Только тогда в городе Франкфурте-на-Майне Тьер оформил окончательный договор с Германией. На пороге кабинета Горчакова предстал сияющий маркиз де Габриак и поздравил канцлера с финалом «этого кошмара Европы». Мысли Горчакова занимало другое. Он без нужды передвинул чернильницу с места на место.
– Как по-вашему, – спросил он, – что во Франкфуртском договоре сыграло решающую роль: желание немцев насытить свои домны лотарингской рудой или… чистая стратегия?
– Наши железные руды перенасыщены фосфором, что затрудняет их обработку. Скорее немцев больше соблазнила стратегическая выгода, нежели экономика.
– Я такого же мнения, – кивнул канцлер. – Но где вы наберете пять миллиардов, чтобы избавиться от оккупации?

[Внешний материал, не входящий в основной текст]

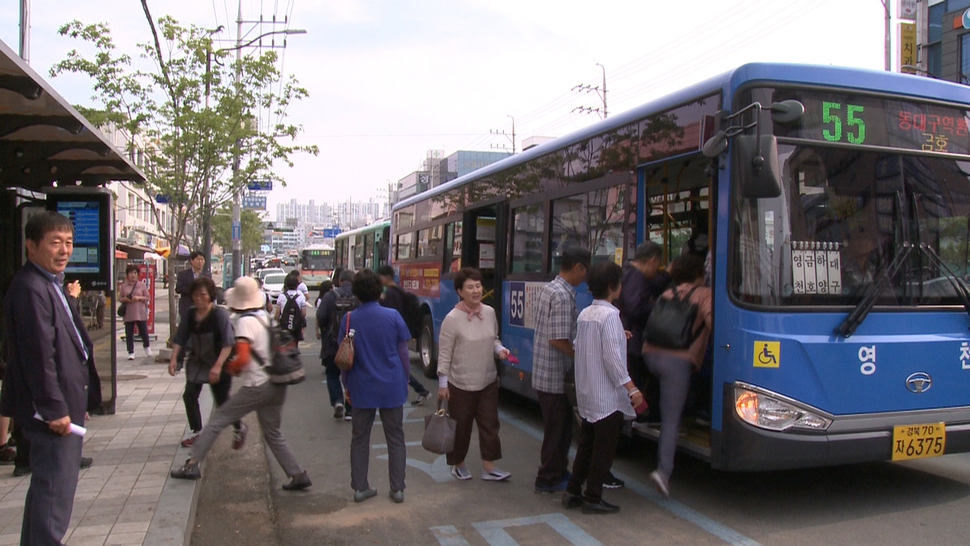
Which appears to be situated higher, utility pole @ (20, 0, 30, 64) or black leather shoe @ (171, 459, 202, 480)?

– Французы скупы, но обожают траты на пустяки. Если все пустяки, вроде мыла, зонтиков, табака, проезда по дороге, обложить налогом, – Франция быстро воспрянет…
Даже великий Пастер, на время забыв о микробиологии, засучил рукава и взялся за выделку пива, чтобы на рынках Европы французское пиво победило отличное немецкое. В своем патенте на изобретение Пастер писал: «Это будет пиво национального реванша …» Он своего достиг: французское пиво стало лучше баварского! Страна начинала накопление денег…
Всюду гремели песни Фрейлиграта, «певца нации»:
Hurrah, Germania, sfolzes Weib,
Hurrah, die grosse Zeit!
(Да здравствует Германия, гордая дева,
Да здравствует великое время!)
Теперь Бисмарк мог и поблагодушествовать:
– Политика – наука о возможном. Все, что лежит за гранью возможного, это жалкая литература для тоскующих вдов, которые давно потеряли надежду выйти замуж…
Наконец-то устроились по-домашнему. Серое огромное здание рейхстага на Вильгельмштрассе – там с трибуны рявкает на всех канцлер, а позади Бранденбургских ворот на Кёнигсплатце воздвигнуто красное здание Большого генштаба – там заключен мозг армии, в тиши кабинетов шуршат секретные карты.
– А мне скучно, – удивлялся Бисмарк. – Великие дела свершены. Империя создана. Она признана. Ее боятся. Мои слова внушают миру уважение. Мое молчание приводит всех в трепет. Другие, когда им скучно, дуются в карты. Охотятся на зайцев. Это не для меня! Вот если бы уложить опять жирного кабана… вроде Франции, тогда бы я, кажется, снова ожил…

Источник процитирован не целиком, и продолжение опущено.